The PBO’s projected scenarios test a range of assumptions for the three key determinants of debt sustainability: the budget balance, the interest rate on government borrowing, and nominal economic growth. In its medium scenario (see figure), the interest rate on 10-year bonds is assumed to reach its long-run rate of just over 5 per cent in about two decades (the same assumption underpinned the 2020-21 Budget). The budget (including interest costs) is assumed to be in a structural deficit. And nominal GDP growth is assumed at about 5 per cent, based on assumptions about population growth from the Australian Bureau of Statistics and participation and productivity assumptions rom the last Intergenerational Report, published in 2015. Subsequent scenarios alter one, two, or all three of these assumptions above and below the medium level.
One of the main reasons for the stable outlook across multiple scenarios is the interaction between the interest rate on borrowing and GDP growth. The current interest rate is at a historic low, well below the nominal growth rate. And even the long-run interest rate – which is two decades away in the medium scenario – is similar to the nominal growth rate. When growth outstrips interest rates, the amount of debt relative to the economy can fall even if the government continues to run deficits. In fact, if inflation picks up while interest rates are still low, there may even be a period where the real interest costs are negative – that is, the government is effectively being paid to borrow.
The upshot is that, under the range of economic conditions the PBO considers in its projections, debt as a share of GDP can remain stable and in some scenarios may even fall without a surplus.
As the PBO acknowledges, the level at which debt would ‘stabilise’ in its projections and in the Government’s aspirations is still a much higher level than it was before the pandemic – debt will remain more than half the size of GDP for at least a decade, and it would take decades to return to the pre-pandemic level of 28 per cent even under the most optimistic assumptions.
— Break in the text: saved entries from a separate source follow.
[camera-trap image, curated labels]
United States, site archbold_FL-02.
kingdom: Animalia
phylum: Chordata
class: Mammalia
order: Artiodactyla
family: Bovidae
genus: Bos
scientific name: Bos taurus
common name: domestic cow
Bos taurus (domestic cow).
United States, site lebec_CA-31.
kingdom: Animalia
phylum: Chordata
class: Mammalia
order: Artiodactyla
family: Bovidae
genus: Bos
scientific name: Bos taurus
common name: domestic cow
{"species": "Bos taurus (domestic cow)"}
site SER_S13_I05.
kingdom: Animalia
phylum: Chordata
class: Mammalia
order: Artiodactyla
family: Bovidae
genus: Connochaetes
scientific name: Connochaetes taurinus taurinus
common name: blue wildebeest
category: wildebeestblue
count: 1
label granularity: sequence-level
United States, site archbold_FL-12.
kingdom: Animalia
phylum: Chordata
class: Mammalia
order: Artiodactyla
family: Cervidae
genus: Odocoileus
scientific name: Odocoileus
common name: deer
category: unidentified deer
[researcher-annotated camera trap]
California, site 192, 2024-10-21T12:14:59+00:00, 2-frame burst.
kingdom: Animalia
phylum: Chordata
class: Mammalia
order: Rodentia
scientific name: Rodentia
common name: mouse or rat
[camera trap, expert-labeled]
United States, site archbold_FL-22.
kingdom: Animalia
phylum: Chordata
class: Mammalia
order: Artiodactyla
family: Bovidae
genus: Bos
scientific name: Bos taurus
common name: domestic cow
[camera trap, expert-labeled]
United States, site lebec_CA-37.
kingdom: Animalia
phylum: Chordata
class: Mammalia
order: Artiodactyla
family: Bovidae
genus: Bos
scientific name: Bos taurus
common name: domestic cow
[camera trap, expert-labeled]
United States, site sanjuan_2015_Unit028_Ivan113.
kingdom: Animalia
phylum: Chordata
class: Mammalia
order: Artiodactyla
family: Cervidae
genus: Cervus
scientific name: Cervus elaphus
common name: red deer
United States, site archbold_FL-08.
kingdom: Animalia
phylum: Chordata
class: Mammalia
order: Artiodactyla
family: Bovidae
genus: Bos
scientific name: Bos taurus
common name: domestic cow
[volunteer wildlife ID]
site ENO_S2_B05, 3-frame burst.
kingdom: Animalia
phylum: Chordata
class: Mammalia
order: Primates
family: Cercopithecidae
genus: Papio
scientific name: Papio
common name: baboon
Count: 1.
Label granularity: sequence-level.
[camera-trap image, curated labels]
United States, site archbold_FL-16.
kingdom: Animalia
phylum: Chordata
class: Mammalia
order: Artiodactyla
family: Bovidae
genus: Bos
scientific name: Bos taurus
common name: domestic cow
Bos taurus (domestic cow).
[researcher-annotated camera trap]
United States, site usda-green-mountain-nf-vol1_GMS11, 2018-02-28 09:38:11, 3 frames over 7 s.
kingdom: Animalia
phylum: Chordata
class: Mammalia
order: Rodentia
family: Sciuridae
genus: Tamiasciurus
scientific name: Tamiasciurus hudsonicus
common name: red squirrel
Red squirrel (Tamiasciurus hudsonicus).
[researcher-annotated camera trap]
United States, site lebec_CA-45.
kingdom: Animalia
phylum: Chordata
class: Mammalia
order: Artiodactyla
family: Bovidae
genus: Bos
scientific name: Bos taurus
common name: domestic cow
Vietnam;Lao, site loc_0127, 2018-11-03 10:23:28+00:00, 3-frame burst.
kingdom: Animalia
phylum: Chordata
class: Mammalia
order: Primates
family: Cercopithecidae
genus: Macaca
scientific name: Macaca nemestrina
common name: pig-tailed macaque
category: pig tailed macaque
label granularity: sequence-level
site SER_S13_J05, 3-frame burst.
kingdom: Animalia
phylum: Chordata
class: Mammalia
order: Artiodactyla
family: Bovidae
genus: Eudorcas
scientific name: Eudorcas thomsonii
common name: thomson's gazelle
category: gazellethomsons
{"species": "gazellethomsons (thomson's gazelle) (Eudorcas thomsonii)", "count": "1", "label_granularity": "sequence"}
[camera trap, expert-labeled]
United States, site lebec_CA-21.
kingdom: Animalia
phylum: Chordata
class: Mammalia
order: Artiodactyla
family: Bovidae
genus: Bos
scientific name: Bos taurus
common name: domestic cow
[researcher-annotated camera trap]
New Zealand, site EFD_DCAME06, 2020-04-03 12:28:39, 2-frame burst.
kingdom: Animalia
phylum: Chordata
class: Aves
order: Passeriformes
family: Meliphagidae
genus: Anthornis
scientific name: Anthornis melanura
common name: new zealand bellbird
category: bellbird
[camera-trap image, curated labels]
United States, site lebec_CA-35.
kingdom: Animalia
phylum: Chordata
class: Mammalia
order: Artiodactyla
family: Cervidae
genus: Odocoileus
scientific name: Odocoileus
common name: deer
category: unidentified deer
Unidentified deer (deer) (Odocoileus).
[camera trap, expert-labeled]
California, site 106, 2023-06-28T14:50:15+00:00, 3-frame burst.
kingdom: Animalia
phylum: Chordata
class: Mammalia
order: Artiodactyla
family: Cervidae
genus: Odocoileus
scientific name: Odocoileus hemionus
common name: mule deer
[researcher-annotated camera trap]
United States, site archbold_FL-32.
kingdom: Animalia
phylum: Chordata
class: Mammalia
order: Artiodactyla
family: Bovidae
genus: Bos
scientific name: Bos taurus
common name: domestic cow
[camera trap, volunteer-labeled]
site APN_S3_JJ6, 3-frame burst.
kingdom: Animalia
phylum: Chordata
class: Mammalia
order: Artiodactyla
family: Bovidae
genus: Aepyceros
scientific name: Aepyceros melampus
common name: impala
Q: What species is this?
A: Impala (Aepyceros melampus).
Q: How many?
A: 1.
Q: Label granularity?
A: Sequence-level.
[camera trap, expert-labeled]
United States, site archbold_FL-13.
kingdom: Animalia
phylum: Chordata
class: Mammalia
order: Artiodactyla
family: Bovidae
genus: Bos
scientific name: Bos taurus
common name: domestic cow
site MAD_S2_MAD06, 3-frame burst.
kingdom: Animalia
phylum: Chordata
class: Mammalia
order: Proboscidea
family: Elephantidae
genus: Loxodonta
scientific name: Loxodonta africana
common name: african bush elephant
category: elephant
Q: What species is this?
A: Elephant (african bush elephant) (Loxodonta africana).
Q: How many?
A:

But Australia’s debt levels are low by international standards, and they will not undermine the sustainability of the government’s finances – or the confidence of consumers and businesses – for as long as interest costs remain manageable and the level of debt remains stable.
All of this means that the Government does not need to cut overall spending to ‘get its house in order’, especially if that spending would have supported economic growth. Well-targeted stimulus in the immediate-term and productivity-enhancing reforms over the short- and medium-term can boost growth and improve the government’s debt position at the same time.
Medium-term projections are necessarily uncertain. As the PBO points out, long-term structural shifts such as global warming could permanently alter expectations of growth and budgets and could also alter expectations for interest rates and the level of debt if they reduce Australia’s attractiveness as an investment location relative to other countries. These types of structural risks represent one reason why sound fiscal management remains a worthy objective. Another is the need to leave the ‘fire power’ to respond to future cyclical shocks.
The strategy the Treasurer has outlined today appears sensible – the benefits of getting unemployment down and wages growing are big, and, as the PBO report confirms, the downside risks to long-term fiscal sustainability are small.